What is needed: Every entry must be duplicated word for word.

Exercise data:
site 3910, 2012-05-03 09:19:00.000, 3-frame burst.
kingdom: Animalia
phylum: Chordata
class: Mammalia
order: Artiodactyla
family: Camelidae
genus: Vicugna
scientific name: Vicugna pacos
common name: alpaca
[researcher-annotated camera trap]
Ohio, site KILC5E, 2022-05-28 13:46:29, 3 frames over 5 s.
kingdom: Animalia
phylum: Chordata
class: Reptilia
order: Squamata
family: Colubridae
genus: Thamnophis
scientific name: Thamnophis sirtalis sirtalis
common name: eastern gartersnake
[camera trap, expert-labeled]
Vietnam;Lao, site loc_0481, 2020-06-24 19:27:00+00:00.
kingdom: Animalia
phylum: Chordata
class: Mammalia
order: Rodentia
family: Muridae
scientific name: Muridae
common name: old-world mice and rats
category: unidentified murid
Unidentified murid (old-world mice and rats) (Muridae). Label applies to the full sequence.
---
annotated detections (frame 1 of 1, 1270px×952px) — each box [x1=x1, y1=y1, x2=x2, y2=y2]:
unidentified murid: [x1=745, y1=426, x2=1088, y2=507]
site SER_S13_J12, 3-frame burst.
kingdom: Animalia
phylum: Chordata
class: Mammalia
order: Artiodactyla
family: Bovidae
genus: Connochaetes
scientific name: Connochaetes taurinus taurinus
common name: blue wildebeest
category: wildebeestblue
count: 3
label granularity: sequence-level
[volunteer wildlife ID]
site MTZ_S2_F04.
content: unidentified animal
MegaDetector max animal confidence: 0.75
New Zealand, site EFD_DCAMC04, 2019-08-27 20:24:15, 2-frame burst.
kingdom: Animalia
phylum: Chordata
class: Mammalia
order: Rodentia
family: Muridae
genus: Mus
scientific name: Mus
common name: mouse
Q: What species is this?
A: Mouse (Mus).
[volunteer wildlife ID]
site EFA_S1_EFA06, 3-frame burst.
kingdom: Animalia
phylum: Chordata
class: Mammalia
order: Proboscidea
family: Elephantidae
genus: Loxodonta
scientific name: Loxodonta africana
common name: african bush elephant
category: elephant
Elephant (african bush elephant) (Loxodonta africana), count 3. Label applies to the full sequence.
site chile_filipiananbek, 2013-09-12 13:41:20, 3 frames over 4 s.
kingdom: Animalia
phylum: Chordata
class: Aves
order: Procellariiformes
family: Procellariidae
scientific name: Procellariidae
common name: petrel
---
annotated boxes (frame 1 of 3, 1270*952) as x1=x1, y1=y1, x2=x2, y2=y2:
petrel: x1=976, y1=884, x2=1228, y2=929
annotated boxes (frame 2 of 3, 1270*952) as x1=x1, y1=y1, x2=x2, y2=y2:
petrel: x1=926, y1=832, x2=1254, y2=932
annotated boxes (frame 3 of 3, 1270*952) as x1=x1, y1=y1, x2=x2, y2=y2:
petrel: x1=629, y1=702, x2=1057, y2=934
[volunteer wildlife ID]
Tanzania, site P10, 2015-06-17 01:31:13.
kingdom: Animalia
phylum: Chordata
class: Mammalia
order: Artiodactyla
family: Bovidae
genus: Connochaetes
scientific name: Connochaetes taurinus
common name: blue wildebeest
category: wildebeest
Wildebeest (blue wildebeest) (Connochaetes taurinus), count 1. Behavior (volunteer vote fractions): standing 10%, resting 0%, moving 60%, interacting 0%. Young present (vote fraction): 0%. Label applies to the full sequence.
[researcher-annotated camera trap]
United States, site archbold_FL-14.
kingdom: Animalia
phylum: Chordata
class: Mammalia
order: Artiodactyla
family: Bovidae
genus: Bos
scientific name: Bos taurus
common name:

Exercise answer:
site 3910, 2012-05-03 09:19:00.000, 3-frame burst.
kingdom: Animalia
phylum: Chordata
class: Mammalia
order: Artiodactyla
family: Camelidae
genus: Vicugna
scientific name: Vicugna pacos
common name: alpaca
[researcher-annotated camera trap]
Ohio, site KILC5E, 2022-05-28 13:46:29, 3 frames over 5 s.
kingdom: Animalia
phylum: Chordata
class: Reptilia
order: Squamata
family: Colubridae
genus: Thamnophis
scientific name: Thamnophis sirtalis sirtalis
common name: eastern gartersnake
[camera trap, expert-labeled]
Vietnam;Lao, site loc_0481, 2020-06-24 19:27:00+00:00.
kingdom: Animalia
phylum: Chordata
class: Mammalia
order: Rodentia
family: Muridae
scientific name: Muridae
common name: old-world mice and rats
category: unidentified murid
Unidentified murid (old-world mice and rats) (Muridae). Label applies to the full sequence.
---
annotated detections (frame 1 of 1, 1270px×952px) — each box [x1=x1, y1=y1, x2=x2, y2=y2]:
unidentified murid: [x1=745, y1=426, x2=1088, y2=507]
site SER_S13_J12, 3-frame burst.
kingdom: Animalia
phylum: Chordata
class: Mammalia
order: Artiodactyla
family: Bovidae
genus: Connochaetes
scientific name: Connochaetes taurinus taurinus
common name: blue wildebeest
category: wildebeestblue
count: 3
label granularity: sequence-level
[volunteer wildlife ID]
site MTZ_S2_F04.
content: unidentified animal
MegaDetector max animal confidence: 0.75
New Zealand, site EFD_DCAMC04, 2019-08-27 20:24:15, 2-frame burst.
kingdom: Animalia
phylum: Chordata
class: Mammalia
order: Rodentia
family: Muridae
genus: Mus
scientific name: Mus
common name: mouse
Q: What species is this?
A: Mouse (Mus).
[volunteer wildlife ID]
site EFA_S1_EFA06, 3-frame burst.
kingdom: Animalia
phylum: Chordata
class: Mammalia
order: Proboscidea
family: Elephantidae
genus: Loxodonta
scientific name: Loxodonta africana
common name: african bush elephant
category: elephant
Elephant (african bush elephant) (Loxodonta africana), count 3. Label applies to the full sequence.
site chile_filipiananbek, 2013-09-12 13:41:20, 3 frames over 4 s.
kingdom: Animalia
phylum: Chordata
class: Aves
order: Procellariiformes
family: Procellariidae
scientific name: Procellariidae
common name: petrel
---
annotated boxes (frame 1 of 3, 1270*952) as x1=x1, y1=y1, x2=x2, y2=y2:
petrel: x1=976, y1=884, x2=1228, y2=929
annotated boxes (frame 2 of 3, 1270*952) as x1=x1, y1=y1, x2=x2, y2=y2:
petrel: x1=926, y1=832, x2=1254, y2=932
annotated boxes (frame 3 of 3, 1270*952) as x1=x1, y1=y1, x2=x2, y2=y2:
petrel: x1=629, y1=702, x2=1057, y2=934
[volunteer wildlife ID]
Tanzania, site P10, 2015-06-17 01:31:13.
kingdom: Animalia
phylum: Chordata
class: Mammalia
order: Artiodactyla
family: Bovidae
genus: Connochaetes
scientific name: Connochaetes taurinus
common name: blue wildebeest
category: wildebeest
Wildebeest (blue wildebeest) (Connochaetes taurinus), count 1. Behavior (volunteer vote fractions): standing 10%, resting 0%, moving 60%, interacting 0%. Young present (vote fraction): 0%. Label applies to the full sequence.
[researcher-annotated camera trap]
United States, site archbold_FL-14.
kingdom: Animalia
phylum: Chordata
class: Mammalia
order: Artiodactyla
family: Bovidae
genus: Bos
scientific name: Bos taurus
common name:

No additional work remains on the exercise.